What is needed: Copy each entry precisely as written, and do not carry over the pictures.
+ + + +
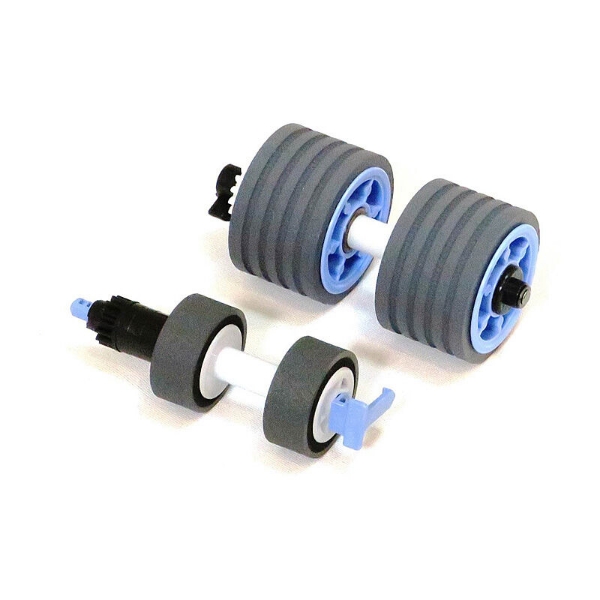 Picture of ROLLER KIT FOR DR-C240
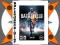 BATTLEFIELD 3 cd key ORIGIN KLUCZ KOD EA cd key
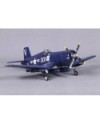 AVION F4U CORSAIR V2 800MM PNP FMS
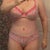 19 days post op.  Weight 159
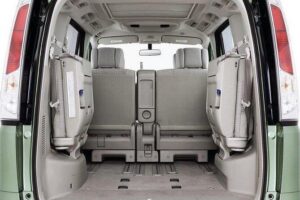 Airport Transfers in Nairobi - The Arrival Game Plan: Name-Sign Meet-and-Greet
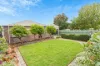 28 Gloucester Terrace, McLaren Vale, SA 5171-Image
+ + + +
Answer area:
 Picture of ROLLER KIT FOR DR-C240
 BATTLEFIELD 3 cd key ORIGIN KLUCZ KOD EA cd key
 AVION F4U CORSAIR V2 800MM PNP FMS
 19 days post op.  Weight 159
 Airport Transfers in Nairobi - The Arrival Game Plan: Name-Sign Meet-and-Greet
 28 Gloucester Terrace, McLaren Vale, SA 5171-Image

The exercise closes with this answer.